Problem details | In the rows below, swap every "pixel" for "point" and write the lines out again with nothing else changed, leaving out the pictures.
* * * *
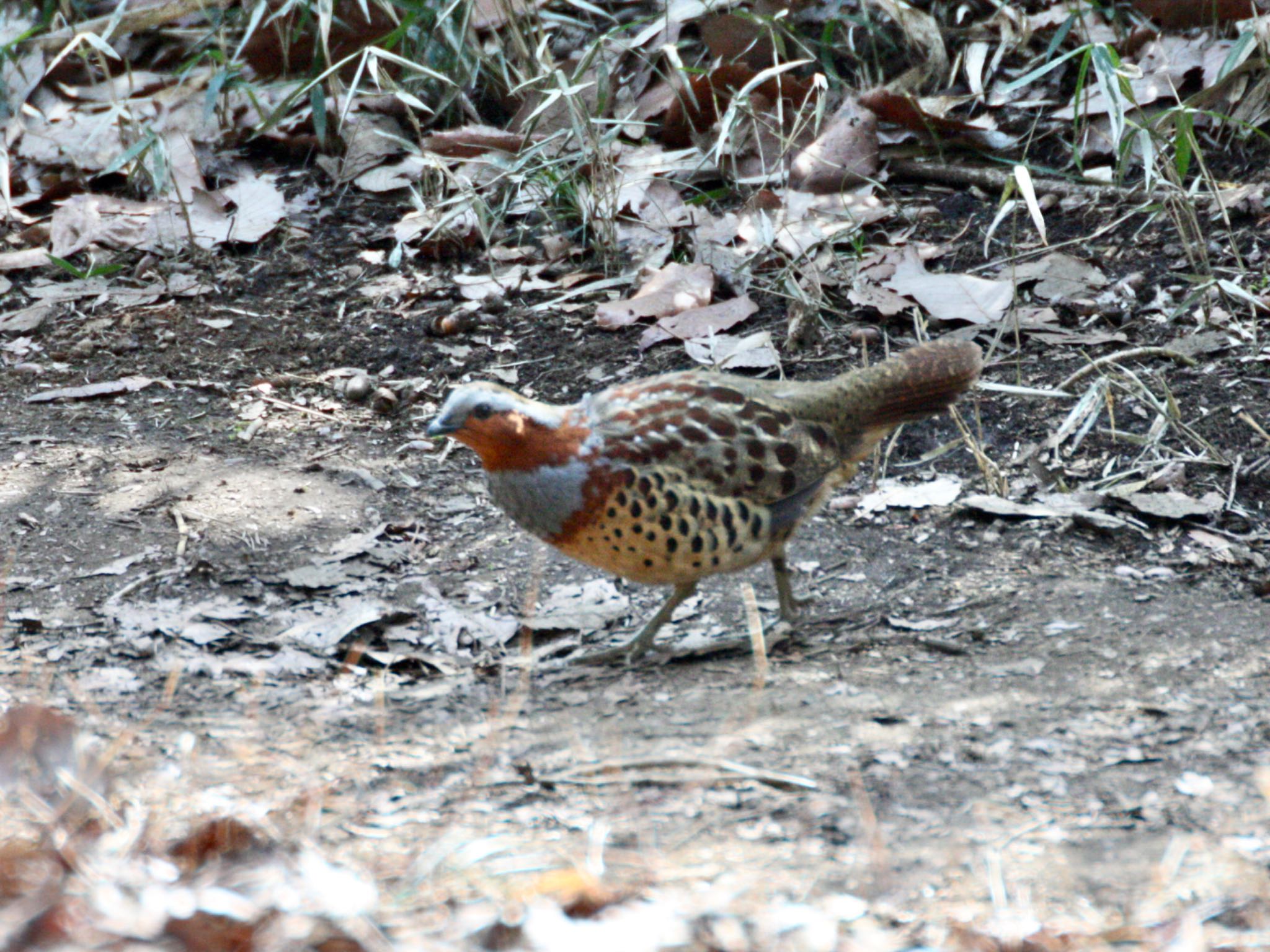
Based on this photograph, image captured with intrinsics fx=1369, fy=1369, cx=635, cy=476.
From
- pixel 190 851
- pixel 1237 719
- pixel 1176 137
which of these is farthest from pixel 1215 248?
* * * *
Right answer |
Based on this photograph, image captured with intrinsics fx=1369, fy=1369, cx=635, cy=476.
From
- point 190 851
- point 1237 719
- point 1176 137
which of these is farthest from point 1215 248?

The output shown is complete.